Gandini D, Cuneo A, Carli M G, Lanza F, Castoldi G L, del Senno L
Centro Studi Biochimici delle Patologie del Genoma Umano, Ferrara, Italy.
Leuk Res. 1994 Jan;18(1):63-5. doi: 10.1016/0145-2126(94)90011-6.

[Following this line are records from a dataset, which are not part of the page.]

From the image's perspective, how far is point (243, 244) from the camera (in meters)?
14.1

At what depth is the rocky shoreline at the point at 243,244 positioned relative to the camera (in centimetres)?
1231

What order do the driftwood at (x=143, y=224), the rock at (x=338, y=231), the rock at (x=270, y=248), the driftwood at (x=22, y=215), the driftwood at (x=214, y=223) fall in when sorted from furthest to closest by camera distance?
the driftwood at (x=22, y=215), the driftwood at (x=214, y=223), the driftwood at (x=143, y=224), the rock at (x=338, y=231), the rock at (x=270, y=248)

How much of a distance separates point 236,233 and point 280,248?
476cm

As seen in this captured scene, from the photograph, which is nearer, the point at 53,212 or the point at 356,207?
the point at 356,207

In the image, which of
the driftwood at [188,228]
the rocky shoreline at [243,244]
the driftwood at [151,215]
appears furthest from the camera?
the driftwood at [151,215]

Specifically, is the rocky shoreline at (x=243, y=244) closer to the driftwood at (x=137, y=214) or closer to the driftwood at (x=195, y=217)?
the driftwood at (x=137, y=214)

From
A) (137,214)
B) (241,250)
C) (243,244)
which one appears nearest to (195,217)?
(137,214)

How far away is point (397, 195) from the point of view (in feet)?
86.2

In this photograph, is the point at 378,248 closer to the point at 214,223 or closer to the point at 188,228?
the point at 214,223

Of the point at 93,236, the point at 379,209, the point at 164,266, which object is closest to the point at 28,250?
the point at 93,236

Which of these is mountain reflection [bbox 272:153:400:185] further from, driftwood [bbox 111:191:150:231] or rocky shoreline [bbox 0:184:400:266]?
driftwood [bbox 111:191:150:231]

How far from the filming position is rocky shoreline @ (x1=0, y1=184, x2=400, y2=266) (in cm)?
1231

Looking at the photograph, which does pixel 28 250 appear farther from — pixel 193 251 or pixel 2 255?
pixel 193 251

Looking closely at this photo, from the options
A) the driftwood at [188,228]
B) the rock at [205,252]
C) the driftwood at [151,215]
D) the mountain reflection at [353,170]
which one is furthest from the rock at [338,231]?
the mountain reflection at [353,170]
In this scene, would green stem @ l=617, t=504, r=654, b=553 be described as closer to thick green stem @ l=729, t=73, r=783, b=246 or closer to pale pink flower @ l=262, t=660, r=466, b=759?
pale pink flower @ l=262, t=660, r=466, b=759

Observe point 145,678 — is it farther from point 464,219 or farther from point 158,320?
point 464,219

Mutations of the p53 tumour suppressor gene on chromosome 17p are a common genetic change in the malignant progression of many cancers. Here we report a case of a 71-year-old man with haematological, cytofluorimetric and cytochemical findings consistent with a 'de novo' M2 acute myeloid leukaemia (AML). A complex karyotype including a whole chromosome 17 and a t(17;?) (p11;?) was present in 8 of 10 metaphases of bone marrow cells. Southern blot analysis of the bone marrow DNA showed a specific loss of p53 gene in the AML cells. As far as we know, this is the first report of a deletion of both p53 alleles in leukaemia. The effect of the loss of p53 on the course of AML is discussed.
位于17号染色体短臂上的p53肿瘤抑制基因突变是许多癌症恶性进展过程中常见的基因改变。在此,我们报告一例71岁男性患者,其血液学、细胞荧光分析和细胞化学检查结果符合“原发”M2型急性髓细胞白血病(AML)。在骨髓细胞的10个中期细胞中有8个出现了复杂核型,包括一条完整的17号染色体和一个t(17;?)(p11;?)。对骨髓DNA进行的Southern印迹分析显示AML细胞中p53基因存在特异性缺失。据我们所知,这是白血病中两个p53等位基因均缺失的首例报告。本文还讨论了p53缺失对AML病程的影响。